Seeing things like http://to/ and Tim Berners-Lee apologizing for the slashes makes me wonder about top-level domains. Would it be feasible for urls to look like http:google rather than http://google.com, or are TLD's necessary for nameserver load balancing or something?
======
thwarted
I'm not sure what TLDs have to do with slashes or vise versa.

<http://to/> is using _only_ a TLD, it's not that it doesn't have a TLD.

Many of the URL components are optional and if not specified designate
relative URLs to be filled in with parts from the base URL. For example, if
all your internal URLs in a document are //domain/whatever, that is they don't
specify a protocol, then the page is completely viewable on both HTTP and
HTTPS protocols without having the browser indicate mixed security contexts.
Without the double leading slashes indicating the hostname, you'd be unable to
recognize that a URL is relative to the protocol vs relative to the dirname of
the current document. In the same way, http:/file fills in the hostname from
the current base URL.

TLDs don't really mean much technically, they were created for human
consumption. There may be load balancing issues that are made easier because
of TLDs, but it's not technically a requirement. On your own name server, you
can create a zone that ends with anything (try it).

There have been recurring attempts/suggestions to get rid of TLDs, somewhat as
a response to the needlessly ever-expanding TLD list, and somewhat as a
response to break up the monopoly that exists in determining them ("If only
more people could make their own TLDs, the world would be a better place, woes
is us!").
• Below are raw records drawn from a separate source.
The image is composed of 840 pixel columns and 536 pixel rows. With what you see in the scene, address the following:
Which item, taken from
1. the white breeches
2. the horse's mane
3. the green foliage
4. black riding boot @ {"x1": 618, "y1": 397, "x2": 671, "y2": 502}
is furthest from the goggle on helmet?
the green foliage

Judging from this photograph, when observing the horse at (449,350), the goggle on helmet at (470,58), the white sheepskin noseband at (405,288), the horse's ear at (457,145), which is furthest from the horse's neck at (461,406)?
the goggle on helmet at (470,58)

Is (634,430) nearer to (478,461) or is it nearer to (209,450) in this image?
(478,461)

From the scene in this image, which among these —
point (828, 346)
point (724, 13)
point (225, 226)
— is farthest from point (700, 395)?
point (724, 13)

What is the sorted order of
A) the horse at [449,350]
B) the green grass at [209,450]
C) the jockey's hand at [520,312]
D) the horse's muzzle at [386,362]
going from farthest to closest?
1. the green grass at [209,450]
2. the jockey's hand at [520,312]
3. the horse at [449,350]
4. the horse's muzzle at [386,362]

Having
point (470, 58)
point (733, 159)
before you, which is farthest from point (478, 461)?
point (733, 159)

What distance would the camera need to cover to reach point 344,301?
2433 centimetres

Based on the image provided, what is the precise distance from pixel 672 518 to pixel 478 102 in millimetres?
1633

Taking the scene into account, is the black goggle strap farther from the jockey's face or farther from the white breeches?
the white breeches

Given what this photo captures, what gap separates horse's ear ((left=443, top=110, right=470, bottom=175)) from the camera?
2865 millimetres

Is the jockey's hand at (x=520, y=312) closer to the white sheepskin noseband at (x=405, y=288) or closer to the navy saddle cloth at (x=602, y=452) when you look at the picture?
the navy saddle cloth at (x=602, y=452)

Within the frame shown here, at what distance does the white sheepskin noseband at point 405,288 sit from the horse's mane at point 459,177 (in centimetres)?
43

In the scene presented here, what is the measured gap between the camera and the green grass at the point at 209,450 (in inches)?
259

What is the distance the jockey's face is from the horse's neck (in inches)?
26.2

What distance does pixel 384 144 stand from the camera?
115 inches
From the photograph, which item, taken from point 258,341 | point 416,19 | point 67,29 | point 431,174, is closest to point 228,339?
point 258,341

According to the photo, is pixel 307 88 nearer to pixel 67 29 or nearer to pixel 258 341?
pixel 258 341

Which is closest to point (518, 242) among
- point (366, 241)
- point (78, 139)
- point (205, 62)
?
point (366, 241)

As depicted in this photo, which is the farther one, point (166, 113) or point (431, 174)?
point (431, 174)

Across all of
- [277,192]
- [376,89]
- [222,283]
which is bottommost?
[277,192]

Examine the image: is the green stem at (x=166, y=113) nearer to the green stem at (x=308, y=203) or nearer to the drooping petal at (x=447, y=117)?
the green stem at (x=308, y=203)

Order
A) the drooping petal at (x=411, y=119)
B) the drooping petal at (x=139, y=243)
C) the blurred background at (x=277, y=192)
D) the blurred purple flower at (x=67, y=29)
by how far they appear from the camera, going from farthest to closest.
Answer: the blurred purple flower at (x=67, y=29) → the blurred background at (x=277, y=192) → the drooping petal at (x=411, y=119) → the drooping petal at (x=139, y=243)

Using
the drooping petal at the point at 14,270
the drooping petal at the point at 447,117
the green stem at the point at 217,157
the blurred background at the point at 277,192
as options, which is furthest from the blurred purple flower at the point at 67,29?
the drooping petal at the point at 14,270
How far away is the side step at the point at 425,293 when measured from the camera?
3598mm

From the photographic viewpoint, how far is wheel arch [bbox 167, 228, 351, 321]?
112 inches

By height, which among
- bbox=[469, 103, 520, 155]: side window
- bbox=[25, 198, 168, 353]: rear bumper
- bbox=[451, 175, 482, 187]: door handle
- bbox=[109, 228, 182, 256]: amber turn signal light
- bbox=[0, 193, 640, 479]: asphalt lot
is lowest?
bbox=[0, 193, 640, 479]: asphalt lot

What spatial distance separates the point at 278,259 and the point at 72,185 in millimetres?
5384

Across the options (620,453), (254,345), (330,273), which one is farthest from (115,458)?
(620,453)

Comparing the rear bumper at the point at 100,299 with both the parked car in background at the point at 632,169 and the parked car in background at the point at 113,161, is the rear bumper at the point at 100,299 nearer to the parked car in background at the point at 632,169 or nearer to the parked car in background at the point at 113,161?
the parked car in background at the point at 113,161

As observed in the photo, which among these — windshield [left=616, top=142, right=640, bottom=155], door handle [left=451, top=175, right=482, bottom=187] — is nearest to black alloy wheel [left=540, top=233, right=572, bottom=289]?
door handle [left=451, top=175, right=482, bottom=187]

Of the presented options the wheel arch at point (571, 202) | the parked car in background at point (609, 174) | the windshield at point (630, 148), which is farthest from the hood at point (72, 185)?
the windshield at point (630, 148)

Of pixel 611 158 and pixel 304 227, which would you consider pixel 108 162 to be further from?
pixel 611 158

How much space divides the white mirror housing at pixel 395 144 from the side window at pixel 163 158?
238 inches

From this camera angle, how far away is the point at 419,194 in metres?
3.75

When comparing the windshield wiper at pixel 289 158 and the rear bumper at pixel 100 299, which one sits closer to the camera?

More TLDs mean more costly trademark enforcement and continual
attempts to corral different kinds of services/websites into predictable
naming schemes (.xxx, .sex, .travel, .biz, and the super-stupid .tel, .name,
and .mobile) -- people have specifically been against .xxx or .sex TLDs with
the argument that it would be easier to convince law/policy makers to _force_
people to use them for adult sites and thus limit free speech, for one
example.

I don't really mind TLDs, I'm not convinced that lack of TLDs would be any
kind of significant win. In the same vein, I don't like San Francisco's
apparently random street numbering scheme and fake grid system (random streets
that run for a block start at 0, no matter what the surrounding addresses are,
or a single block is bounded by different address ranges (check out the block
that Sanchez Elementary School is on
[http://maps.google.com/?ie=UTF8&hq=&hnear=San+Franci...](http://maps.google.com/?ie=UTF8&hq=&hnear=San+Francisco,+California&ll=37.763442,-122.429543&spn=0.003728,0.005944&t=h&z=18)
this block is bounded by the 300 and 400 on the west and east, and 3400 and
3700 on the north and south), which disturbs this boy's sensibilities being a
nerd who grew up in Chicago, which is on a strict grid system), but I'm not
going to suggest that it change either.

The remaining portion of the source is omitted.